▶ WRITTEN REQUEST
Extract every line of the material below that contains the string "fairway", copying each one in full.

Excerpts from a spatial dataset
-=-=-
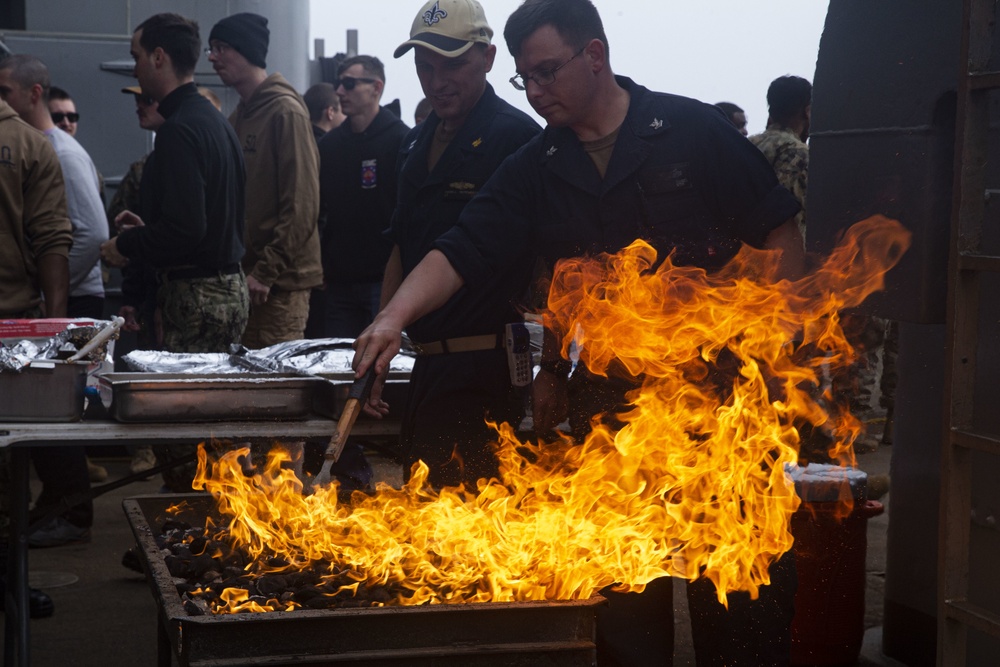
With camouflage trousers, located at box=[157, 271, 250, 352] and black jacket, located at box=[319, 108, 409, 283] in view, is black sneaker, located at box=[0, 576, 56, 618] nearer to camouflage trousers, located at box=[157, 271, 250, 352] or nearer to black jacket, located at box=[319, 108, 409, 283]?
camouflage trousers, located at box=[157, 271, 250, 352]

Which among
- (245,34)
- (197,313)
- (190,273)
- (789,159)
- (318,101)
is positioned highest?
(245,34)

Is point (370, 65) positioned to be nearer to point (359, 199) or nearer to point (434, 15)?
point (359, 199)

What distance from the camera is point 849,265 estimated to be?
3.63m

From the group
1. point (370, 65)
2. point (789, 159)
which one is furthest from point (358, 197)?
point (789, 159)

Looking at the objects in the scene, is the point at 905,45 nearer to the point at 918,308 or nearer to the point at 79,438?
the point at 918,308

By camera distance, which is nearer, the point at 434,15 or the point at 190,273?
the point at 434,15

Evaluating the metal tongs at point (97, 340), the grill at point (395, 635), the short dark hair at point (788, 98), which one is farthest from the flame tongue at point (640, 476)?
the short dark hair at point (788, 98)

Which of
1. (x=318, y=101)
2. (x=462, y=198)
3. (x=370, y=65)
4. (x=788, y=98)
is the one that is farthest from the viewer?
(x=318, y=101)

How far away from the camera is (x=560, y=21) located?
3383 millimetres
-=-=-
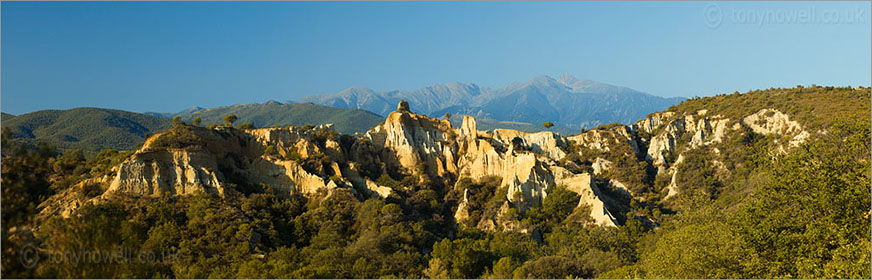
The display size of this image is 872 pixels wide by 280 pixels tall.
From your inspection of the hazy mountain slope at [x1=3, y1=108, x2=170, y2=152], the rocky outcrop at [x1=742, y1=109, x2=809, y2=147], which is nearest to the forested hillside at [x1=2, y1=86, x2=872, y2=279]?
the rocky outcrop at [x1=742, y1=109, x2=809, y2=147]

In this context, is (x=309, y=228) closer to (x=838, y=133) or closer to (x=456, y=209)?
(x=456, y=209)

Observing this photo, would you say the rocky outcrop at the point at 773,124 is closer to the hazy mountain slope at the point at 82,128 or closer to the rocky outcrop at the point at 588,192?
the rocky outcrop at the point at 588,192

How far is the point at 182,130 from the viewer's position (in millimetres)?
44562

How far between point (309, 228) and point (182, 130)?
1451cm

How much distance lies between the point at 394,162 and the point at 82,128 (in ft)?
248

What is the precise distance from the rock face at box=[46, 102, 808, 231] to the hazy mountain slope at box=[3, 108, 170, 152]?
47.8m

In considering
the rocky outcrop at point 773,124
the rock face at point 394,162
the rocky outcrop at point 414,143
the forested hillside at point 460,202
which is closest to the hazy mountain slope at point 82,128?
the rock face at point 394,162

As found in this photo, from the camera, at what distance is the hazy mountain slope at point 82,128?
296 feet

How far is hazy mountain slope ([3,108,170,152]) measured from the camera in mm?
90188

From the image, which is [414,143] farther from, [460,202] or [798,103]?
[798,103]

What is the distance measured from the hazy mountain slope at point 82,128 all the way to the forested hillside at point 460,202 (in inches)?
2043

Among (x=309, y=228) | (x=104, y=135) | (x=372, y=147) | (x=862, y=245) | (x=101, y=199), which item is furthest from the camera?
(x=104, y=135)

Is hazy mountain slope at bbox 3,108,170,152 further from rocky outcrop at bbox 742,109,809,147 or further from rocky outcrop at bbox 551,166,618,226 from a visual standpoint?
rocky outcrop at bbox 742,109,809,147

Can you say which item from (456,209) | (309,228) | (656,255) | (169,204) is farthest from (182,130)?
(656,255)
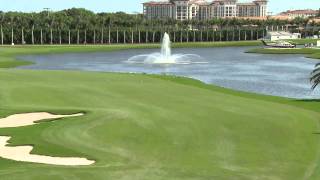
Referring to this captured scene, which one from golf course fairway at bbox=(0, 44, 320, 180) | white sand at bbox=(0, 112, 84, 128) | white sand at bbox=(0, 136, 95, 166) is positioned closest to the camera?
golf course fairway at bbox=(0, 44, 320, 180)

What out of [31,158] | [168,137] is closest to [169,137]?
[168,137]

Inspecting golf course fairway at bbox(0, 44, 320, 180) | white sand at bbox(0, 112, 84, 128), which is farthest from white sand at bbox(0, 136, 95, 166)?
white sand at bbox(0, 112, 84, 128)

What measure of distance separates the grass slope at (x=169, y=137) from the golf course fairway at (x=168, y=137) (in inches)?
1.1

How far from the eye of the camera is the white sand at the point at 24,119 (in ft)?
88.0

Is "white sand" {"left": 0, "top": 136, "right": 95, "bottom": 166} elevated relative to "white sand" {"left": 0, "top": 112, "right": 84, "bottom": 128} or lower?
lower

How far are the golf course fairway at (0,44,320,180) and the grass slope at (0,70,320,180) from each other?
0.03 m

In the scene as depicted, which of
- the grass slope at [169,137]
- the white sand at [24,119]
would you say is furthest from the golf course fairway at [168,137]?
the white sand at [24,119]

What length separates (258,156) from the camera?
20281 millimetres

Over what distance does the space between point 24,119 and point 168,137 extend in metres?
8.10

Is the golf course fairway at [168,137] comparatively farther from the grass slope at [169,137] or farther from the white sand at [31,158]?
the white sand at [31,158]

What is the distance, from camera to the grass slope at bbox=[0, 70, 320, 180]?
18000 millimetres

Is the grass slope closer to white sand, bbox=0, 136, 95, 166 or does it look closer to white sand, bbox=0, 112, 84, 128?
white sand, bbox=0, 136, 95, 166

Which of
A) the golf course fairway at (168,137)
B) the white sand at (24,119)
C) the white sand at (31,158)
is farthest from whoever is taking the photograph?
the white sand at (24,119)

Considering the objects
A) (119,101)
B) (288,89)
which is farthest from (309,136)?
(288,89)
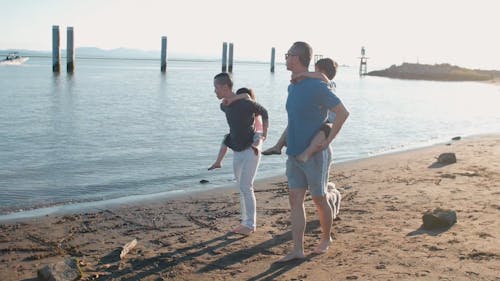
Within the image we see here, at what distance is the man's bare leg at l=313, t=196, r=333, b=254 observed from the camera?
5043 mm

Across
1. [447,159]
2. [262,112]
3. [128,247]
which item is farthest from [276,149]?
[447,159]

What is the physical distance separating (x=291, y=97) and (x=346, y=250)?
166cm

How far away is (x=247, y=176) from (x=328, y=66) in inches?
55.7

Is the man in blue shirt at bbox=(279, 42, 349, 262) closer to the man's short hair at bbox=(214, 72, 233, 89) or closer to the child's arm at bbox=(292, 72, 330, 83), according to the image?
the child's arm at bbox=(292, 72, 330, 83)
-=-=-
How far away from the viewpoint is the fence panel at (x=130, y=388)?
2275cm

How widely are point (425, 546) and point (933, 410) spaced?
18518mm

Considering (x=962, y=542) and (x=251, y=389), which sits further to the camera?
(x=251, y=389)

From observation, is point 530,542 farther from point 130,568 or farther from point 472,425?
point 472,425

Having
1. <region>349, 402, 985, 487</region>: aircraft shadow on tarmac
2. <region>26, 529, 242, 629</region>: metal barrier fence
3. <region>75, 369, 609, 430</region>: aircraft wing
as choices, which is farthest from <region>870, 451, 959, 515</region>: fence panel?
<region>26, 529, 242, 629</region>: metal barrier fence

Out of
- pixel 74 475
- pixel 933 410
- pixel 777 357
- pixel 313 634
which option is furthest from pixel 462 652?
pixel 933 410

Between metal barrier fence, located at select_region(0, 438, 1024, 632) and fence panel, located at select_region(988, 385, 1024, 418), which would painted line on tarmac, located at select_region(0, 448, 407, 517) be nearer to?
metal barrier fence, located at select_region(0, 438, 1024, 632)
-=-=-
▶ EXERCISE OUTPUT
Referring to this captured scene, which one from golf course fairway at bbox=(0, 44, 320, 180) | white sand at bbox=(0, 112, 84, 128) | white sand at bbox=(0, 136, 95, 166) is positioned closest to the camera?
golf course fairway at bbox=(0, 44, 320, 180)
Inspecting golf course fairway at bbox(0, 44, 320, 180) | white sand at bbox(0, 112, 84, 128), which is farthest from white sand at bbox(0, 136, 95, 166)?
What measure of distance separates the grass slope at (x=169, y=137) from the golf course fairway at (x=168, y=137) (in inches)?
How far are the golf course fairway at (0,44,320,180) and the grass slope at (0,70,320,180) from each other?
would you say is furthest from the golf course fairway at [168,137]?
Is the golf course fairway at [168,137] comparatively farther from the grass slope at [169,137] or farther from the white sand at [31,158]?
A) the golf course fairway at (168,137)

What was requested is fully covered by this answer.